You should probably get in touch with a neuro. You may just need to get back on the Mestinon as needed, or it could be something else. No way to tell unless you have them check you out.

That is so cute what your middle child said. Kids are so awesome and sweet, aren't they?

I hope it's just some little bug causing your fatigue. Let us know how it goes and how you're feeling. Glad you're here!

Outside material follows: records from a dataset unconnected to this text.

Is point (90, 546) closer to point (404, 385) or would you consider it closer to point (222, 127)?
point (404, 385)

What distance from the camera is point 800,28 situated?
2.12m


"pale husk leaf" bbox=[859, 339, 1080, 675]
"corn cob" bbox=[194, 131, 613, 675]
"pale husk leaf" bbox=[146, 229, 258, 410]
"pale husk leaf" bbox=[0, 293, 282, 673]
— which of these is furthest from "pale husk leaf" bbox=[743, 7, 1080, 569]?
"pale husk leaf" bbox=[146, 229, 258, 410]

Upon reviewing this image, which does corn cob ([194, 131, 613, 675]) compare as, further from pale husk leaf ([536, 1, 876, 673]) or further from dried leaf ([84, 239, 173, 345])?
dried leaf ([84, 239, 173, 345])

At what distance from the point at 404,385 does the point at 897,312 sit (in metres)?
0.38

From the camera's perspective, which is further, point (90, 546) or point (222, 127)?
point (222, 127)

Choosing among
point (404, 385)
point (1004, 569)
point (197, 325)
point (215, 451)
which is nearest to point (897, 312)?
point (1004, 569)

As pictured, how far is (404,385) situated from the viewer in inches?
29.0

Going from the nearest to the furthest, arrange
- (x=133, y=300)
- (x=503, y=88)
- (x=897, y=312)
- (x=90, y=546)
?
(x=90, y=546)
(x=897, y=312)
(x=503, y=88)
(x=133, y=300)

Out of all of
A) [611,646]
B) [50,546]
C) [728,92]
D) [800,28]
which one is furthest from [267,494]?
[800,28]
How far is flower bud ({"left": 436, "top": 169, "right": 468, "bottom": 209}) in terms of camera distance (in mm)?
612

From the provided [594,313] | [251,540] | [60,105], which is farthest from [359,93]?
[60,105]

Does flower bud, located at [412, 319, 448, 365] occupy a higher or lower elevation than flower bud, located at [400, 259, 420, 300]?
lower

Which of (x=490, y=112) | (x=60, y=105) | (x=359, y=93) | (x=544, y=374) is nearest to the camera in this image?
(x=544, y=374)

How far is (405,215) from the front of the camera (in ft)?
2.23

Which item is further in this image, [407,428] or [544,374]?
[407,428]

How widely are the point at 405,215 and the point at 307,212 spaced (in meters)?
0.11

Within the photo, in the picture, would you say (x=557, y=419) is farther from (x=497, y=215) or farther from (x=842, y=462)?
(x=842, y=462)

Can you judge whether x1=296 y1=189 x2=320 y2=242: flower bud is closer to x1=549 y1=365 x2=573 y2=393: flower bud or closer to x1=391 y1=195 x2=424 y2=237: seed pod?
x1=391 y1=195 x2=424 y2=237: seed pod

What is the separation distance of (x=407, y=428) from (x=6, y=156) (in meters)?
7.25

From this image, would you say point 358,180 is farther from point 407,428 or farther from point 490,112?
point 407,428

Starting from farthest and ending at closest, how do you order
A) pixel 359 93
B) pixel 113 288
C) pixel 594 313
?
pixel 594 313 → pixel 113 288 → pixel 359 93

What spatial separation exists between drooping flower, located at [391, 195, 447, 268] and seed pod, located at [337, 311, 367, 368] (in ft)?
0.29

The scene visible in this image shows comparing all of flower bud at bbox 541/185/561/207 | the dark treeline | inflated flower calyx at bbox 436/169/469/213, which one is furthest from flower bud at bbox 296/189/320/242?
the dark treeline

Hi, I just wanted to reach out and give you a hug .I haven't experiences what you have. But have known others who had to have surgery, or went through some stressful times with family, and then had a relaps.
I believe Myasthenia is always there, sometimes in some people it will go dormit, or remission. And then when something is going on that affects either our immune system, nervous system it jars it back awake..."for lack of a better phrase".
I'm so sorry you have had a relaps. Did your neuro say what kind of treatment he/she is thinking of offering to help?
Let us know what they say.
Love Lizzie

Hi Amy,
I always thought that since MG come up due to a peculiar event, it could also vanish after another special event but it might also come back…
Life has to be taken as it comes…
Maurice.

Hi Amy,
Great to hear your story! I loved it so much i almost cried. It's nice to hear a story of hope when this condition just seems to go on and on. I'm 30 now and my husband and I are starting to think about having a child but I wanted my MG to be under control first. I really hope that your fatigue is not a recurrance of your symptoms. Make sure you get in to see your neurologist to see what he/she thinks as soon as you can.
I'll be thinking of you!
~Kathy

Hi Amy,

welcome. I cant help you sorry, I don't have any children, but I'm sure you will get some answers.
take care
Kate

After my thymectomy {in 1991} I went into a drug free remission until this past winter. Sadly I can't take any medications due to reactions but my new Neuro is awesome. Turned out I had another illness {Alpha-1 Defic} that has triggered the MG's return. Something usually always triggers a relapse. I use self mind control to deal with my MG {although I have to admit, lately not as well} go to your Doctor, but a tip here is as things happen or thoughts enter your mind write them down because you will most likely forget them when you go to the Dr. Good Luck.

Joanmarie, I always jot down little things in my calendar to remember to discuss with my neuro. I find that helpful.

I do the same thing with a post it pad and take it with me when I have an appt.